Reading text:
_ _ _ _ _

Is energy the true currency?: Degrowth
New to sustainability
The date we went into debt
In 2022, Earth Overshoot Day fell on July 28. That is the date humanity consumed more biological resources than the planet regenerates in a year. Everything after July 28 was deficit spending — drawdown of soil, fisheries, forests, and atmospheric capacity. The energy economists want a better energy source. The market traditionalists want to price the externalities. We wonder whether either camp has considered that the problem is the growth.
Nicholas Georgescu-Roegen, the Romanian-born economist who brought thermodynamics into economic theory, said it in 1971: the second law of thermodynamics applies to economic processes. Every transformation increases entropy. More growth means more transformations. More transformations means a planet progressively less hospitable to the life on it. The energy economists know the physics and believe clean energy solves it. We believe it solves the carbon problem while leaving the throughput problem intact. Consider lithium. Mining it requires 500,000 gallons of water per ton. The Atacama Desert holds the world’s second-largest reserves and is one of the driest places on earth. The carbon math improves. The water math does not.

_ _ _ _ _

Material supplied:
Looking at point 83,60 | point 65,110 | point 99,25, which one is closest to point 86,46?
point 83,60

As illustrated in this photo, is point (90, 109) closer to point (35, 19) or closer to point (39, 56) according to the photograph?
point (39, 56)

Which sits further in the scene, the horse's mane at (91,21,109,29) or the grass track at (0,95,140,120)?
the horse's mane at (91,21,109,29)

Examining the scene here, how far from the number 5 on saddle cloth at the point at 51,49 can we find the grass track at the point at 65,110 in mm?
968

_ _ _ _ _

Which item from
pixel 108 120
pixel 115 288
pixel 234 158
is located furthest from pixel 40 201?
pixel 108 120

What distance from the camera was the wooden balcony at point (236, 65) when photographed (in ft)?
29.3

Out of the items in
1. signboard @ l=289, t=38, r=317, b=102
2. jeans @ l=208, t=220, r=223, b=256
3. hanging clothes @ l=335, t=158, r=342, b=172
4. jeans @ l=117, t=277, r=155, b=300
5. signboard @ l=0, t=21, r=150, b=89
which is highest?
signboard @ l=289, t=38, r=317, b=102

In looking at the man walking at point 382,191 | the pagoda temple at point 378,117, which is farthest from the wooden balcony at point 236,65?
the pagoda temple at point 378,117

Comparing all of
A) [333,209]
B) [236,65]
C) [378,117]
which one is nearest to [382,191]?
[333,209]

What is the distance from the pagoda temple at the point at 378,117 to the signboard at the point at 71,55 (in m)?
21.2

_ _ _ _ _

To do:
[1] Rewrite the degrowth piece from the words "Is energy the" through "is the growth.", swapping "deficit spending" for "overdraft".
[2] Carry the degrowth piece on from where it stops.
The rows have nothing to do with the degrowth piece.

Results in order:
[1]
Is energy the true currency?: Degrowth
New to sustainability
The date we went into debt
In 2022, Earth Overshoot Day fell on July 28. That is the date humanity consumed more biological resources than the planet regenerates in a year. Everything after July 28 was overdraft — drawdown of soil, fisheries, forests, and atmospheric capacity. The energy economists want a better energy source. The market traditionalists want to price the externalities. We wonder whether either camp has considered that the problem is the growth.

[2]
Costa Rica has higher life expectancy than the United States, literacy above 97 percent, and one-fifth the ecological footprint. The market traditionalists say Costa Rica is poorer. By what measure? At what cost? Global material extraction tripled since 1970. It cannot triple again. Both other camps are drawing plans for a warehouse that does not exist.
Where we concede ground: We cannot ask the Global South to accept austerity imposed by the North that burned its way to wealth.
What would change our mind: A major economy sustaining 3% GDP growth for twenty years while cutting total material throughput 30%, with honest import accounting.